## begin EXTRACT PROVIDED
The Sanctuary of the Visitation in Valinotto () is a late-Baroque style, Roman Catholic sanctuary church located along the route SP138 in a rural farmland of Valinotto (or Vallinotto) near the town of Carignano in the Metropolitan City of Turin in the region of Piedmont, Italy. The small church, with its stunning hexagonal ribbed dome, was designed in 1738 by the prominent Piedmontese architect Bernardo Vittone.

History and description
A small hermitage at the site, dedicated to the Visitation of the Virgin Mary to her mother Elisabeth, was replaced by the present church. The Vittone church was commissioned by the jurist Antonio Faccio (owner of the Cascina del Valinotto and founder of the Opera Pia Faccio-Frichieri in Carignano). The interior, including its highly elaborate dome, was frescoed in 1738-1740 by Pier Francesco Guala.
## end EXTRACT PROVIDED
## begin RECORD EXCERPTS
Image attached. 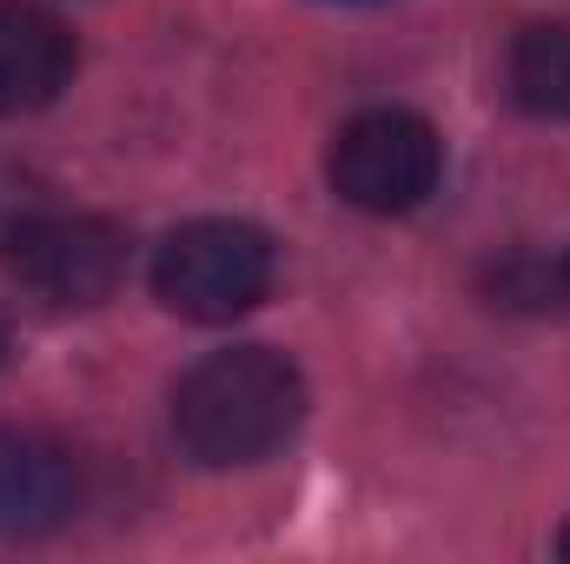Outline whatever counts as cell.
I'll return each instance as SVG.
<instances>
[{"label":"cell","instance_id":"6da1fadb","mask_svg":"<svg viewBox=\"0 0 570 564\" xmlns=\"http://www.w3.org/2000/svg\"><path fill=\"white\" fill-rule=\"evenodd\" d=\"M298 419H305V379L273 346L213 352L173 386V438L206 471L273 458L298 431Z\"/></svg>","mask_w":570,"mask_h":564},{"label":"cell","instance_id":"7a4b0ae2","mask_svg":"<svg viewBox=\"0 0 570 564\" xmlns=\"http://www.w3.org/2000/svg\"><path fill=\"white\" fill-rule=\"evenodd\" d=\"M273 240L246 220H193L153 253V292L193 325H226L273 292Z\"/></svg>","mask_w":570,"mask_h":564},{"label":"cell","instance_id":"3957f363","mask_svg":"<svg viewBox=\"0 0 570 564\" xmlns=\"http://www.w3.org/2000/svg\"><path fill=\"white\" fill-rule=\"evenodd\" d=\"M325 173H332V193L358 213H412L438 193L444 140L425 114L372 107V114L338 127V140L325 153Z\"/></svg>","mask_w":570,"mask_h":564},{"label":"cell","instance_id":"277c9868","mask_svg":"<svg viewBox=\"0 0 570 564\" xmlns=\"http://www.w3.org/2000/svg\"><path fill=\"white\" fill-rule=\"evenodd\" d=\"M13 273L40 305H100L127 280V233L114 220L94 213H60V220H33L13 240Z\"/></svg>","mask_w":570,"mask_h":564},{"label":"cell","instance_id":"5b68a950","mask_svg":"<svg viewBox=\"0 0 570 564\" xmlns=\"http://www.w3.org/2000/svg\"><path fill=\"white\" fill-rule=\"evenodd\" d=\"M80 505V471L47 431L0 425V538H40Z\"/></svg>","mask_w":570,"mask_h":564},{"label":"cell","instance_id":"8992f818","mask_svg":"<svg viewBox=\"0 0 570 564\" xmlns=\"http://www.w3.org/2000/svg\"><path fill=\"white\" fill-rule=\"evenodd\" d=\"M73 80V33L27 0H0V120L40 114Z\"/></svg>","mask_w":570,"mask_h":564},{"label":"cell","instance_id":"52a82bcc","mask_svg":"<svg viewBox=\"0 0 570 564\" xmlns=\"http://www.w3.org/2000/svg\"><path fill=\"white\" fill-rule=\"evenodd\" d=\"M504 87L531 120H570V20H531L511 40Z\"/></svg>","mask_w":570,"mask_h":564},{"label":"cell","instance_id":"ba28073f","mask_svg":"<svg viewBox=\"0 0 570 564\" xmlns=\"http://www.w3.org/2000/svg\"><path fill=\"white\" fill-rule=\"evenodd\" d=\"M0 366H7V319H0Z\"/></svg>","mask_w":570,"mask_h":564},{"label":"cell","instance_id":"9c48e42d","mask_svg":"<svg viewBox=\"0 0 570 564\" xmlns=\"http://www.w3.org/2000/svg\"><path fill=\"white\" fill-rule=\"evenodd\" d=\"M338 7H372V0H338Z\"/></svg>","mask_w":570,"mask_h":564},{"label":"cell","instance_id":"30bf717a","mask_svg":"<svg viewBox=\"0 0 570 564\" xmlns=\"http://www.w3.org/2000/svg\"><path fill=\"white\" fill-rule=\"evenodd\" d=\"M564 558H570V532H564Z\"/></svg>","mask_w":570,"mask_h":564},{"label":"cell","instance_id":"8fae6325","mask_svg":"<svg viewBox=\"0 0 570 564\" xmlns=\"http://www.w3.org/2000/svg\"><path fill=\"white\" fill-rule=\"evenodd\" d=\"M564 285H570V260H564Z\"/></svg>","mask_w":570,"mask_h":564}]
</instances>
## end RECORD EXCERPTS
(WHAT IS ASKED)
(1) From the text on the Valinotto sanctuary, write out everything from "History and description" down to "Pier Francesco Guala.".
(2) According to the text on the Valinotto sanctuary, who commissioned the church that Vittone designed?

(SOLUTIONS BELOW)
(1)
History and description
A small hermitage at the site, dedicated to the Visitation of the Virgin Mary to her mother Elisabeth, was replaced by the present church. The Vittone church was commissioned by the jurist Antonio Faccio (owner of the Cascina del Valinotto and founder of the Opera Pia Faccio-Frichieri in Carignano). The interior, including its highly elaborate dome, was frescoed in 1738-1740 by Pier Francesco Guala.

(2) The jurist Antonio Faccio commissioned it.